YOUR GOAL:
Of the entries below, return only those lines from the line with "Image Wine Myths blog post" to the line with "Dolce & Gabbana", exactly, both included.

*** EXTRACTED MATERIAL Section Begins ***

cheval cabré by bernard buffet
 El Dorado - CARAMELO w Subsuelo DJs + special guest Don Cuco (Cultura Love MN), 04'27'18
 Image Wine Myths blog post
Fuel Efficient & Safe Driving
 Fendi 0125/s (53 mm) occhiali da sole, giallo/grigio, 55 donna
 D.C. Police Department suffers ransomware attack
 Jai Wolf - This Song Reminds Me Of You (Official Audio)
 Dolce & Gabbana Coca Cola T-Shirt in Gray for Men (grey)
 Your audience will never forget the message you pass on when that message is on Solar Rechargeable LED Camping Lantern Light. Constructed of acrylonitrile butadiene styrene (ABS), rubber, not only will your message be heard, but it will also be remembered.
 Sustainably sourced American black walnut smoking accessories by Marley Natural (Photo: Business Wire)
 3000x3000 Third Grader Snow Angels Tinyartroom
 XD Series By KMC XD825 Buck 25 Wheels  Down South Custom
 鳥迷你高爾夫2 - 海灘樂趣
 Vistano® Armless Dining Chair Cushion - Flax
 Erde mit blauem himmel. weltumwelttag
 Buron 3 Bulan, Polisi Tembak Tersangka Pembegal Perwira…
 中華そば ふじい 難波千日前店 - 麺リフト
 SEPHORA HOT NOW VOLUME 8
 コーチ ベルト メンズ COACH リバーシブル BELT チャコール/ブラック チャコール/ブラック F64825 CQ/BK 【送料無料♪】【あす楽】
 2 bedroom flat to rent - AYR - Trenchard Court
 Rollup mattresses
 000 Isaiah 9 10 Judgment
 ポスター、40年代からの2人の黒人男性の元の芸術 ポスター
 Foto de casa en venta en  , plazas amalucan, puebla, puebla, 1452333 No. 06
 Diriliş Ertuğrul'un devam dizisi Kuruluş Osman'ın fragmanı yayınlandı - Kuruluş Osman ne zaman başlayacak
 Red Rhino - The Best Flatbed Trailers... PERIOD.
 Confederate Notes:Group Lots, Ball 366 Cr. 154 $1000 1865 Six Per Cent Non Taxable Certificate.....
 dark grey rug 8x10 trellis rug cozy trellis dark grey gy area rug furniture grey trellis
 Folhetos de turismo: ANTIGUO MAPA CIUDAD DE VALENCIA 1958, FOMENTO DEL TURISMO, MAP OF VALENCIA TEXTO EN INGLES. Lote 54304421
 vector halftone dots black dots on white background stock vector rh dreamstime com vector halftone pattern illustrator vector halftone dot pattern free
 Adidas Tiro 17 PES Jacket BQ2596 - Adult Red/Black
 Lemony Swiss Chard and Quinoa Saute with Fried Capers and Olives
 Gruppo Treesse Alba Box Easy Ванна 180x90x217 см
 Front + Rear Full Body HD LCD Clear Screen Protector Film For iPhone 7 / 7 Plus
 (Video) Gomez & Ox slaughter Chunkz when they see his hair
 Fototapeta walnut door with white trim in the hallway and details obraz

*** EXTRACTED MATERIAL Section Ends ***

EXPECTED ANSWER:
 Image Wine Myths blog post
Fuel Efficient & Safe Driving
 Fendi 0125/s (53 mm) occhiali da sole, giallo/grigio, 55 donna
 D.C. Police Department suffers ransomware attack
 Jai Wolf - This Song Reminds Me Of You (Official Audio)
 Dolce & Gabbana Coca Cola T-Shirt in Gray for Men (grey)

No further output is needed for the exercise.